## To be done
a: Answer these questions from the passage on the federal income tax:
(i) What share of the entire income tax collected in 1869 was paid by the seven states named?
(ii) To what rate was the tax reduced when it was renewed?
(iii) In what year did the tax expire without being renewed?
b: In the passage on the federal income tax, return everything from "1863... $ 2,741,858.25" down to "was $346,911,760 48.", copied exactly.
c: List every state that the passage on the federal income tax names as paying three-fourths of the income tax collected in 1869.

Table.  Click to enlarge in new window.

II.170.14

And further as showing the unequal incidence of the tax it may be noted that in 1869 the states of Massachusetts, New York, New Jersey, Pennsylvania, Ohio, Illinois and California, paid three-fourths of the entire income tax collected in that year, although they possessed but 40 per cent. of the assessed property and 40 per cent. of the total population of the country.

II.170.15

—The tax was to expire in 1870, but it was renewed, the rate of tax being reduced to 2½ per cent. and the sum allowed to be deducted from each person's gross income was raised to $2,000. Whatever reasons there were for raising the limit of exemption from $600 to $1,000, they did not exist for still further raising it to $2,000, and as if to make the tax a still greater absurdity all state or local taxes paid in the preceding year, and all losses "actually sustained during the year from fires, floods, shipwreck, or that occurred in trade; the amount of interest paid during the year; the amount paid for rent, or labor to cultivate land; the amount paid for rent of premises actually occupied; and the sums expended for the usual and ordinary repairs of such premises," could be deducted before the tax was assessed. The result of such sweeping exemptions and deductions could easily have been foretold. The number of persons assessed for income fell in 1871 to 74,775, and in 1872 to 72,949; while the proceeds of the tax practically hardly afforded revenue sufficient to pay the cost of collection. The tax expired in 1872, not being renewed. It was but a war measure, and it is doubtful if another such tax will be again imposed in this country unless a like necessity arises. The amounts collected from income, including salaries, for each year from 1863 to 1872 are given in the following table:

1863... $ 2,741,858.25
1864... 20,294,731.74
1865... 32,050,017.44
1866... 72,982,159.03
1867... 66,014,429.34
1868... 41,455,593.36
1869... 34,791,855.84
1870... 37,775,813.62
1871... 19,162,650.75
1872... 14,426,861.78

II.170.16

Together with the arrears collected since 1872 the total amount raised from income was $346,911,760 48.

## Record set

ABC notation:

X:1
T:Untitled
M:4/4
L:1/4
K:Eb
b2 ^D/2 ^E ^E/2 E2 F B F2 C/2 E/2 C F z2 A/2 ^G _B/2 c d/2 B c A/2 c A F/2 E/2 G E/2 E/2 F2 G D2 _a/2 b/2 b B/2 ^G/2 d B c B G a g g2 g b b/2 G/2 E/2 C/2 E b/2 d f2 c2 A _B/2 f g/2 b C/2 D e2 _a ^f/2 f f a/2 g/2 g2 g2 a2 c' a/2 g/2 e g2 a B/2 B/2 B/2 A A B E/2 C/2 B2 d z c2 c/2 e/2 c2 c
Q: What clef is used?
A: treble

## Outputs
a:
(i) Three-fourths
(ii) 2½ per cent.
(iii) 1872

b:
1863... $ 2,741,858.25
1864... 20,294,731.74
1865... 32,050,017.44
1866... 72,982,159.03
1867... 66,014,429.34
1868... 41,455,593.36
1869... 34,791,855.84
1870... 37,775,813.62
1871... 19,162,650.75
1872... 14,426,861.78

II.170.16

Together with the arrears collected since 1872 the total amount raised from income was $346,911,760 48.

c:
Massachusetts
New York
New Jersey
Pennsylvania
Ohio
Illinois
California